Phosphate Determinations in Waters Using an Anion Exchange Resin

Amounts of water samples from 1 to 1000 ml were passed through 10‐cc columns of 100‐ to 200‐mesh Dowex 1‐X8 anion‐exchange resin. Orthophosphate was quantitatively removed from the water sample by the resin and could be eluted from the column with 25 ml of 1 M KCl. Phosphate in the 1 M KCl eluent was reacted with ammonium molybdate, extracted into isobutanol, reduced with SnCl 2 , and the optical density of the blue complex measured. The working range of the method was between 1 and 8 µ g of P. Arsenic does not interfere in the phosphorus determination if the phosphomolybdate complex is extracted into isobutanol before reduction with SnCl 2 . Pyrophosphate if present will be approximately 20% hydrolyzed and the hydrolyzed portion indicated as orthophosphate in the method described.

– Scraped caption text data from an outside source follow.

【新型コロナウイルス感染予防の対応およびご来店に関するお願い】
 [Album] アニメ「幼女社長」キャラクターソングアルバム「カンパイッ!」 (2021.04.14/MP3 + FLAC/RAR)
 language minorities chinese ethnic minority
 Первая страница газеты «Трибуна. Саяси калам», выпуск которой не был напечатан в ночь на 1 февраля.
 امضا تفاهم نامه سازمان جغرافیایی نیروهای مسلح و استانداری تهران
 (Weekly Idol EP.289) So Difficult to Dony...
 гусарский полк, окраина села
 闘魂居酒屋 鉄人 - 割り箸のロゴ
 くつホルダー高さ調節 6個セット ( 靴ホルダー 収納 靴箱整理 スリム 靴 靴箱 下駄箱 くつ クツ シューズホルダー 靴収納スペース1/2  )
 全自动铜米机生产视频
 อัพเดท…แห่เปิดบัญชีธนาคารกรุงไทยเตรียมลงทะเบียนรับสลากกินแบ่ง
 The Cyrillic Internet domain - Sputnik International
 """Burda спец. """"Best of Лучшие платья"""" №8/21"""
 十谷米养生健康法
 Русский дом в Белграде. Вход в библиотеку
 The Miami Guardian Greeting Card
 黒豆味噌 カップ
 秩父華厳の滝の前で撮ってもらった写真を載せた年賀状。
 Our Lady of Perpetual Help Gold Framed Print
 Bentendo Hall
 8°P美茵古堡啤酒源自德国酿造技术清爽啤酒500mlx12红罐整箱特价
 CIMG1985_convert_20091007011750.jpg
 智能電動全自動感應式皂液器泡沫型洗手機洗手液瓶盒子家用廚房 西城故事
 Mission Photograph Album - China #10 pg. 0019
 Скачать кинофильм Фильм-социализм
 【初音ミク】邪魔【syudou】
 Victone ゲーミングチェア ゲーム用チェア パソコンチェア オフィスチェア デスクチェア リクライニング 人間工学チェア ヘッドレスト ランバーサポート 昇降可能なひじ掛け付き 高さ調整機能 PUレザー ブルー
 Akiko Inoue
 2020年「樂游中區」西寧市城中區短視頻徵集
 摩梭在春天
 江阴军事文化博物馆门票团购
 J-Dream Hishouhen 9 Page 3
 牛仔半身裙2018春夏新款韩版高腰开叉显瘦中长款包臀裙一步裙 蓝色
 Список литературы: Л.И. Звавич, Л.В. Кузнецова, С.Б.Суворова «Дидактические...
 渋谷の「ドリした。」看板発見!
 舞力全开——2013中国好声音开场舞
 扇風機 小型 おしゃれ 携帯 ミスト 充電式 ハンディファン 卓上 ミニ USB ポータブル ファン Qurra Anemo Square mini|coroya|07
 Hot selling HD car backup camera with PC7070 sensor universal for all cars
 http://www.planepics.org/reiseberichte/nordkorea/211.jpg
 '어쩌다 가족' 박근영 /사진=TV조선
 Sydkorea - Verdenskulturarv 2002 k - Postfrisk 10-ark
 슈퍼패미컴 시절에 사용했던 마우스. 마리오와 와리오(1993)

An alternate elution procedure to separate and determine ortho‐, pyro‐, and tripoly‐phosphate eliminated condensed phosphate interference in the orthophosphate determination. Glucose‐1‐phosphate, glucose‐6‐phosphate, and glycero‐phosphate are removed from the column with the ortho‐phosphate fraction but are not hydrolyzed and indicated as ortho‐phosphate. Phytic acid phosphate and para nitrophenyl phosphate are not leached from the column with KCl and do not interfere. Analysis of water samples indicated that in the 1 to 20 ppb P range an appreciable amount of the phosphate exists as pyro‐ and tripoly‐phosphate. The resin method is not specific for dissolved orthophosphate in water, but may give a more valid estimate than direct reaction with the acid molybdate reagent.